In this example we’ll use six-sided dice, but you could change num_sides to simulate other kinds of dice. With six-sided dice, we divide by 7, and we start our primes with the fifth prime, 11.

num_sides = 6
modulus = num_sides + 1
# Find the index of the smallest prime bigger than num_sides
index = 1
while prime(index) <= modulus:
index += 1

We’re going to take a million samples and count how many times we see 1, 2, …, 6. We’ll keep track of our results in an array of length 7, wasting a little bit of space since the 0th slot will always be 0. (Because the remainder when dividing a prime by a smaller number is always positive.)

# Number of samples
N = 1000000
observed_primes = [0]*modulus
observed_random = [0]*modulus

Next we “roll” our dice two ways, using prime remainders and using a pseudorandom number generator.

for i in range(index, N+index):
m = prime(i) % modulus
observed_primes[m] += 1
m = int(ceil(random()*num_sides))
observed_random[m] += 1

The chi-square goodness of fit test depends on the observed number of events in each cell and the expected number. We expect 1/6th of the rolls to land in cell 1, 2, …, 6 for both the primes and the random numbers. But in a general application of the chi-square test, you could have a different expected number of observations in each cell.

expected = [N/num_sides for i in range(1, modulus)]

The chi-square test statistic sums (O – E)^{2}/E over all cells, where O stands for “observed” and E stands for “expected.”

def chisq_stat(O, E):
return sum( [(o - e)**2/e for (o, e) in zip(O, E)] )

Finally, we compute the chi-square statistic for both methods.

Note that we chop off the first element of the observed and expected lists to get rid of the 0th element that we didn’t use.

When I ran this I got 0.01865 for the prime method and 5.0243 for the random method.
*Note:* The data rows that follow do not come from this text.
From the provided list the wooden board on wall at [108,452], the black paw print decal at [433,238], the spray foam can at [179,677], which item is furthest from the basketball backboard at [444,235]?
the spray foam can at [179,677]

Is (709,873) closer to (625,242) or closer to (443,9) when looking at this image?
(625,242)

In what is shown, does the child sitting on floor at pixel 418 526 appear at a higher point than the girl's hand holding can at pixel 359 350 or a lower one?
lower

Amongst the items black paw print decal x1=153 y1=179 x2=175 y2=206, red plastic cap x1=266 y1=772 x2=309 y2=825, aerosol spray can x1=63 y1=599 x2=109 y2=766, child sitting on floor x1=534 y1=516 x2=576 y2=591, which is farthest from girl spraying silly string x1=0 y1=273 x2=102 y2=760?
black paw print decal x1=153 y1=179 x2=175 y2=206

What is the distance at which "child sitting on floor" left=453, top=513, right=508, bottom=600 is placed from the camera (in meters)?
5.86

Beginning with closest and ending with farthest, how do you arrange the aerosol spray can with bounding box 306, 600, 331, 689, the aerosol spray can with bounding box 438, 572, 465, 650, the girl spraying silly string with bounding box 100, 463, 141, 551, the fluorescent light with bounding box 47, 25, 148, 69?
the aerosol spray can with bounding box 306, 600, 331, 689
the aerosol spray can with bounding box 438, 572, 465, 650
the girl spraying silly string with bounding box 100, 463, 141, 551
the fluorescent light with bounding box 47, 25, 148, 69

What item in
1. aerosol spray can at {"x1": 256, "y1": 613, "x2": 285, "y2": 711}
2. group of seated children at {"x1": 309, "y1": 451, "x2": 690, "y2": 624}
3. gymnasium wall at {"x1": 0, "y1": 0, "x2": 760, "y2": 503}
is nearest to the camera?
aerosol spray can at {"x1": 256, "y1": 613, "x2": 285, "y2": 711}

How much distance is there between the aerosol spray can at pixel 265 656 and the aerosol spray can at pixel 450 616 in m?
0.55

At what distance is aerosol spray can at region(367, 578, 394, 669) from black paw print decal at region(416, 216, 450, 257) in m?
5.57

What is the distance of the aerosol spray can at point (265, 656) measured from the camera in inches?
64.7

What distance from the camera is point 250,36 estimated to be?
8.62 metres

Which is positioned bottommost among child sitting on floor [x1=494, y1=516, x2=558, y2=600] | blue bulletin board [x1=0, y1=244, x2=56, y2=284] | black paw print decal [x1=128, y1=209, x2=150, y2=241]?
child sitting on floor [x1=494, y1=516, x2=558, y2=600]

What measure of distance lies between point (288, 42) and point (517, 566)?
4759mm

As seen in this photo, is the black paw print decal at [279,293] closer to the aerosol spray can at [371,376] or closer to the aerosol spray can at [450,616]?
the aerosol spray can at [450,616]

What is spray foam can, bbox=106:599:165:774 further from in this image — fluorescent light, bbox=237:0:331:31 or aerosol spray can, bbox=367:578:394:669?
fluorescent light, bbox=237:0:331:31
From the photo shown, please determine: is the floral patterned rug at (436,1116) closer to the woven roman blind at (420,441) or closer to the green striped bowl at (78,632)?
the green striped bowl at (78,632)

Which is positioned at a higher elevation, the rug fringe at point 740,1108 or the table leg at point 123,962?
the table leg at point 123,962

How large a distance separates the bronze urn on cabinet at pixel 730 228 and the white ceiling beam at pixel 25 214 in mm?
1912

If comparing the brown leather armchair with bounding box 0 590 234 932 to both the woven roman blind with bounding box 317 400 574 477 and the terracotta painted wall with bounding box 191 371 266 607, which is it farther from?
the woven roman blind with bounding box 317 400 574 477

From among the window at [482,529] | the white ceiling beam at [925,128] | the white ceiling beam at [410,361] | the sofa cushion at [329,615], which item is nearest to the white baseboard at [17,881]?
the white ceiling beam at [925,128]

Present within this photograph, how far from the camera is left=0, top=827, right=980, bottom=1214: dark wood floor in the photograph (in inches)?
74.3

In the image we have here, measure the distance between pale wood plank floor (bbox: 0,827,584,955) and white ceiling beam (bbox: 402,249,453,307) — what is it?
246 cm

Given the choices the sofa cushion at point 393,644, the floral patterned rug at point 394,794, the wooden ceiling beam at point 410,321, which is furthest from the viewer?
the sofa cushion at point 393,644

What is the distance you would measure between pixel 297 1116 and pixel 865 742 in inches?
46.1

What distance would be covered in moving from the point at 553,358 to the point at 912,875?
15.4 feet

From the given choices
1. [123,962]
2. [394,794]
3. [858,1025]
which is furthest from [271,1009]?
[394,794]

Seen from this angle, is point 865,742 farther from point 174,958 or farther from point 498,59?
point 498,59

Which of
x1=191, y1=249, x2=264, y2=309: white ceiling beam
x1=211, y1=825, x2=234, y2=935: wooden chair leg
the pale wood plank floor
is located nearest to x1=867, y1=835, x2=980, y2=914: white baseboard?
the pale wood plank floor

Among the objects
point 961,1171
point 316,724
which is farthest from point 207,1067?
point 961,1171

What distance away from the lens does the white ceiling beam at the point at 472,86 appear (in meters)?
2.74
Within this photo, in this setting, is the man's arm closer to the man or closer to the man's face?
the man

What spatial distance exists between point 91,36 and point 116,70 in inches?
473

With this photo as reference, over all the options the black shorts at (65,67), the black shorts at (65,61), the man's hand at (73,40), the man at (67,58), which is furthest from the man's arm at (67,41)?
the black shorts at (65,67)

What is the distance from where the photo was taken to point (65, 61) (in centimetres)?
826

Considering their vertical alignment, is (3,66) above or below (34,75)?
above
Your results for the prime method should be the same, though you might have a different result for the random method.

Now, how do we interpret these results? Since we have six possible outcomes, our test statistics has a chi-square distribution with five degrees of freedom. It’s one less than the number of possibilities because the total counts have to sum to N; if you know how many times 1, 2, 3, 4, and 5 came up, you can calculate how many times 6 came up.

A chi-square distribution with ν degrees of freedom has expected value ν. In our case, we expect a value around 5, and so the chi-square value of 5.0243 is unremarkable. But the value of 0.01864 is remarkably small. A large chi-square statistics would indicate a poor fit, the observed numbers being suspiciously far from their expected values. But a small chi-square value suggests the fit is suspiciously good, closer to the expected values than we’d expect of a random process.

We can be precise about how common or unusual a chi-square statistic is by computing the probability that a sample from the chi square distribution would be larger or smaller. The cdf gives the probability of seeing a value this small or smaller, i.e. a fit this good or better. The sf gives the probability of seeing a value this larger or larger, i.e. a fit this bad or worse. (The scipy library uses sf for “survival function,” another name for the ccdf, complementary cumulative distribution function).

from scipy.stats import chi2
print(chi2.cdf(ch, num_sides-1), chi2.sf(ch, num_sides-1))

This says that for the random rolls, there’s about a 41% chance of seeing a better fit and a 59% chance of seeing a worse fit. Unremarkable.

But it says there’s only a 2.5 in a million chance of seeing a better fit than we get with prime numbers. The fit is suspiciously good. In a sense this is not surprising: prime numbers are not random! And yet in another sense it is surprising since there’s a heuristic that says primes act like random numbers unless there’s a good reason why in some context they don’t. This departure from randomness is the subject of research published just this year.

If you look at dice with 4 or 12 sides, you get a suspiciously good fit, but not as suspicious as with 6 sides. But with 8 or 20-sided dice you get a very bad fit, so bad that its probability underflows to 0. This is because the corresponding moduli, 9 and 21, are composite, which means some of the cells in our chi-square test will have no observations. (Suppose m has a proper factor a. Then if a prime p were congruent to a mod m,p would be have to be divisible by a.)

Update: See the next post for a systematic look at different moduli.

You don’t have to use “dice” that correspond to regular solids. You could consider 10-sided “dice,” for example. For such numbers it may be easier to think of spinners than dice, a spinner with 10 equal arc segments it could fall into.

This is a follow-on to my previous post on green noise. Here we create green noise with Python by passing white noise through a Butterworth filter.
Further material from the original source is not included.